3. Gene-culture co-evolutionary dynamics for language

Current studies in language evolution are putting more and more light on the relevance of a gene-culture co-evolution approach to language (Sterelny 2012; Jablonka et al. 2012; Dor and Jablonka 2014; Morgan et al. 2015). In gene-culture co-evolutionary models, the control of the phenotype is not exclusive matter of genetic determination; cultural transmission mechanisms of learning, phenotypic and behavioral plasticity are also involved (Suman, 2016).

Although biological and cultural evolution are processes operating at different time-scales, they interact with each other.
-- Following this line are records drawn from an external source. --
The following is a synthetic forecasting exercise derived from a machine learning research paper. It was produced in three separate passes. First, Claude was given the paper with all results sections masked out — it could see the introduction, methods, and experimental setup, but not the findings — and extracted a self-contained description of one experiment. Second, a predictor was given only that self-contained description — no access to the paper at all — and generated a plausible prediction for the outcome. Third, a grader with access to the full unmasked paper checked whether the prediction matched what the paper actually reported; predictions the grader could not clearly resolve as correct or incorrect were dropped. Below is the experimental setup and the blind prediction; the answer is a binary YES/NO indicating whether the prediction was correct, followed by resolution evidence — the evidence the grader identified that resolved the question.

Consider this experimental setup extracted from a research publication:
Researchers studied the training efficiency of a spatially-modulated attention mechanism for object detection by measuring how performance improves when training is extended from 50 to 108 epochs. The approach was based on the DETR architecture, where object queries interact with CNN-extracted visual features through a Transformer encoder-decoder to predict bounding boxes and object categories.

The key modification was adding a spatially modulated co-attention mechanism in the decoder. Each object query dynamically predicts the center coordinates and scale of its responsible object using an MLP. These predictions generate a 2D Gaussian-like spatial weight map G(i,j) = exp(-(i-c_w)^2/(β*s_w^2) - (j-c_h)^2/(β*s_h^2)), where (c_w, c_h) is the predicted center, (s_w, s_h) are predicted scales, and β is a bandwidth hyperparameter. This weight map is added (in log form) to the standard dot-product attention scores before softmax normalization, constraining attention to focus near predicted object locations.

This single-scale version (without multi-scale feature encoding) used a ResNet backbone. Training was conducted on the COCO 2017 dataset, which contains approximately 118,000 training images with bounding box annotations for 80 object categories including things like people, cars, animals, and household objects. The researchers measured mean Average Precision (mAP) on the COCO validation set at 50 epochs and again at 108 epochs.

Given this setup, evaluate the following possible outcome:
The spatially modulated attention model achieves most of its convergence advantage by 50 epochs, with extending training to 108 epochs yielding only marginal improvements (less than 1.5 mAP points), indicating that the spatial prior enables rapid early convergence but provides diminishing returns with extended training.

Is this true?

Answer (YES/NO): NO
The key point is trying to understand how far back in time this interaction could go and in which ways it is articulated. By doing so we might evaluate the proper causal role

of cultural transmission in language evolution, according to empirical evidence in paleoanthropology and archaeology.
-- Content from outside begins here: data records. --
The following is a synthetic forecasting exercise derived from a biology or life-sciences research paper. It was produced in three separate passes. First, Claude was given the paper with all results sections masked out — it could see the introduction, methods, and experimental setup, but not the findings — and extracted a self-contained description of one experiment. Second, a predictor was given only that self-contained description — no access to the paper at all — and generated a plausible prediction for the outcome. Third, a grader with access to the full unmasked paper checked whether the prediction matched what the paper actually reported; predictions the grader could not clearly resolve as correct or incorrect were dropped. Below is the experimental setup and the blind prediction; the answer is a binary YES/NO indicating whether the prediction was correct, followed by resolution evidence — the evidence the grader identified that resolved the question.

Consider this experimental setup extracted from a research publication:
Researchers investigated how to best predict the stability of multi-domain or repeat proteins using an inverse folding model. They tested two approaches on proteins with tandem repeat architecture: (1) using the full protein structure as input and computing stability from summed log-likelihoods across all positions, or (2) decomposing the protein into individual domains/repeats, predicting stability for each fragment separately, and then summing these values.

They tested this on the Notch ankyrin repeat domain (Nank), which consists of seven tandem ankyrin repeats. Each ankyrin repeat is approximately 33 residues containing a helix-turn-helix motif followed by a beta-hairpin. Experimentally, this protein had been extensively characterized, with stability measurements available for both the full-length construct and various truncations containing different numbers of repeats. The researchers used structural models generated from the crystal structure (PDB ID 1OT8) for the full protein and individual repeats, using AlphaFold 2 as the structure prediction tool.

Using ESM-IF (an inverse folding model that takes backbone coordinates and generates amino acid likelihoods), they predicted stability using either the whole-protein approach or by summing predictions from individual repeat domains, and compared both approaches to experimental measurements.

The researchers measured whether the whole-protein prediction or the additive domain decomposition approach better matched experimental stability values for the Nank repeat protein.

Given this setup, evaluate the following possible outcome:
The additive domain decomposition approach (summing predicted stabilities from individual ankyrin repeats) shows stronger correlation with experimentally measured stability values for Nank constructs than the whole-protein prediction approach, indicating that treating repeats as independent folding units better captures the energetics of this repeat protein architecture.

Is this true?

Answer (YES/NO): YES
Furthermore, understanding the causal role of cultural transmission might result pivotal to advance some predictions in order to bring clarity to the protracted debate on whether language evolved gradually at uniform rates or rather punctuationally, a topic we will discuss in the last paragraph before the conclusions.

According to these debates, we think that three main positions, concerning the processes at the basis of language evolution, can be identified today in literature.
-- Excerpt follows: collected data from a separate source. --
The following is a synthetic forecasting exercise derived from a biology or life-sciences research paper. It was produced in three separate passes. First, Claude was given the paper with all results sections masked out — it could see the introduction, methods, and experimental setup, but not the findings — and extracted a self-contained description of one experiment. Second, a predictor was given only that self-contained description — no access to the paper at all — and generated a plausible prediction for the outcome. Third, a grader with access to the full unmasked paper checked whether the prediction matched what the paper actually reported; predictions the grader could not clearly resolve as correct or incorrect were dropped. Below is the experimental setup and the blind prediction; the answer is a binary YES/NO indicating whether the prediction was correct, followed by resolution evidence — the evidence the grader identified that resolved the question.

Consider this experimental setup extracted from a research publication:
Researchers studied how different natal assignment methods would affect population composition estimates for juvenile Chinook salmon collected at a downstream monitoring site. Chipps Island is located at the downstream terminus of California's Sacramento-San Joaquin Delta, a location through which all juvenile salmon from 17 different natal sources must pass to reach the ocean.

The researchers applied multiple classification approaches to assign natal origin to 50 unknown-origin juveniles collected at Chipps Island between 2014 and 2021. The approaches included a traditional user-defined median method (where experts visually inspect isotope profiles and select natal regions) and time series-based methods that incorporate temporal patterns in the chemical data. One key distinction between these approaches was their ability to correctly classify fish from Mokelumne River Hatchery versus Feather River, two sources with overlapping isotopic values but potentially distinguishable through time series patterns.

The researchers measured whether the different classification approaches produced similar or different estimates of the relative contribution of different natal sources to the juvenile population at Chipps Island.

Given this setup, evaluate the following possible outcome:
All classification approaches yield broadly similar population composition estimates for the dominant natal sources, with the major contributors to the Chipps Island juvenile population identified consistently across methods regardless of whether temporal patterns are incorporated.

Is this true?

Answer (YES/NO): NO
1) a saltationist perspective, according to which a genetic mutation, occurred between 100 and 50 kya, triggered language appearance giving the alleged genetic endowment that makes humans unique. (Chomsky, 2010; Berwick et al., 2013; Bohluis et al. 2014). This stance, supporting a lucky mutation being responsible for letting the whole human language package emerging abruptly, without any role for natural selection, is believed to be anti-Darwinian and no longer tenable (Hillert, 2015; Lieberman, 2015; but see Bohluis et al. 2015), hence we won't further discuss it here.

2) a separationist perspective: language readiness (see below) was shaped by biological (genetic and epigenetic) evolution; then, approximately 50-100 kya, cultural conditions, often generically defined, allowed the emergence of modern (or true) language. In such a perspective, the causal role of culture enters pretty late the evolutionary scene and is exclusively associated to the emergence of modern “full-developed” language (Christiansen and Chater, 2010; Arbib, 2012; Pagel 2012).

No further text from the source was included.